Deine Aufgaben:
1/ Gib aus dem Ausgangstext den Abschnitt von „Ein 60 jähriger“ bis „Million Schweizer Franken.“ wortgetreu wieder.
2/ Wie lange hat der Geschäftsführer laut dem Ausgangstext Gelder seines Arbeitgebers veruntreut?

Ausgangstext:
►

„Was hat es mit Dir gemacht, als Du davon erfahren hast“, wurde ich von, nennen wir ihn Mark, gefragt. Ich antwortete ihm, dass ich es selbst sehr interessant finde, aber dass ich der „Sache“ gegenüber sehr neutral, nicht verurteilend, nicht bewertend war. Mich begleitete eher eine Trauer und die Frage, in was für eine Sache er da hineingeraten sei.
Die Sache, von der ich spreche, handelt von einem Manager, der zum Betrüger wurde.
Ein 60 jähriger Geschäftsführer eines Schweizer Unternehmens hat zwölfeinhalb Jahre lang Gelder seines Arbeitgebers veruntreut. Möglich war das über viele Jahre, weil er ein aufwendiges und ausgeklügeltes Buchhaltungssystem beherrschte und wo nötig Urkundenfälschung betrieb. Obwohl er immer wieder Gelder zurückzahlte, entstand ein Schaden von über 2 Millionen Schweizer Franken bis sein Tun 2021 aufflog. Zusätzlich zu diesem Schaden kommen nochmals Steuerschulden und Kreditschulden von ca 1 Million Schweizer Franken.

◄

Datensätze:
►

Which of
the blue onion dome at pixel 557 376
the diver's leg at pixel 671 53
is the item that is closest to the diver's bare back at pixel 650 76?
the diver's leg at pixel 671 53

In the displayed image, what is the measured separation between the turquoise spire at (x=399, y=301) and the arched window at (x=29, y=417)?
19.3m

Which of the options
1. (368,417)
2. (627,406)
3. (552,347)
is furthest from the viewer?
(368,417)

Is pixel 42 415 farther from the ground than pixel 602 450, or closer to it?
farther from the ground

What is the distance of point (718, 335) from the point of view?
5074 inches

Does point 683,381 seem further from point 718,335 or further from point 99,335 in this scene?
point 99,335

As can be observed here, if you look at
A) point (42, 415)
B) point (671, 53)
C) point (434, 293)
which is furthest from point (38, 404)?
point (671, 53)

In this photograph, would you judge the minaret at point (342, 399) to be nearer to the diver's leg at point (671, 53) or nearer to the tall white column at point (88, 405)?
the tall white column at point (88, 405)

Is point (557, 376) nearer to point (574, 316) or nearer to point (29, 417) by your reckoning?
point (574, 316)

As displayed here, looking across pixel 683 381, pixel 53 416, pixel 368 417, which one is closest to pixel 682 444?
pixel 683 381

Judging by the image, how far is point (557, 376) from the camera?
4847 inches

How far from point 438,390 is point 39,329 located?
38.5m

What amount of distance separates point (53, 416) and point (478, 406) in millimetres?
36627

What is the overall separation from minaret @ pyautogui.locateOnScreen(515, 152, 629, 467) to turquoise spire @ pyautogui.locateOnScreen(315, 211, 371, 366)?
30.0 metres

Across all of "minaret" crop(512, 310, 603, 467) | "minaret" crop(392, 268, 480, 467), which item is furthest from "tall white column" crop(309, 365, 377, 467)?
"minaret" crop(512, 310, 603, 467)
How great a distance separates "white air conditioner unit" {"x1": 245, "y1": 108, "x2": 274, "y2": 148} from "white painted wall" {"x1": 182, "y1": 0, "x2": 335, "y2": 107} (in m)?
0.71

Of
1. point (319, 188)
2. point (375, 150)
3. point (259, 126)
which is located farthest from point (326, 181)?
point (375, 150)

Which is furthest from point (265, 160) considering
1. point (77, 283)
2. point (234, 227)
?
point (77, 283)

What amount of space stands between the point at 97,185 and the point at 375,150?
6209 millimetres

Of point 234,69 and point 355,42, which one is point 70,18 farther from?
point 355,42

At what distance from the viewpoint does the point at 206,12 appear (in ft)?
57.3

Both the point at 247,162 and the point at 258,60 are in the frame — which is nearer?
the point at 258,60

◄

Antworten:
1/
Ein 60 jähriger Geschäftsführer eines Schweizer Unternehmens hat zwölfeinhalb Jahre lang Gelder seines Arbeitgebers veruntreut. Möglich war das über viele Jahre, weil er ein aufwendiges und ausgeklügeltes Buchhaltungssystem beherrschte und wo nötig Urkundenfälschung betrieb. Obwohl er immer wieder Gelder zurückzahlte, entstand ein Schaden von über 2 Millionen Schweizer Franken bis sein Tun 2021 aufflog. Zusätzlich zu diesem Schaden kommen nochmals Steuerschulden und Kreditschulden von ca 1 Million Schweizer Franken.

2/ Zwölfeinhalb Jahre lang.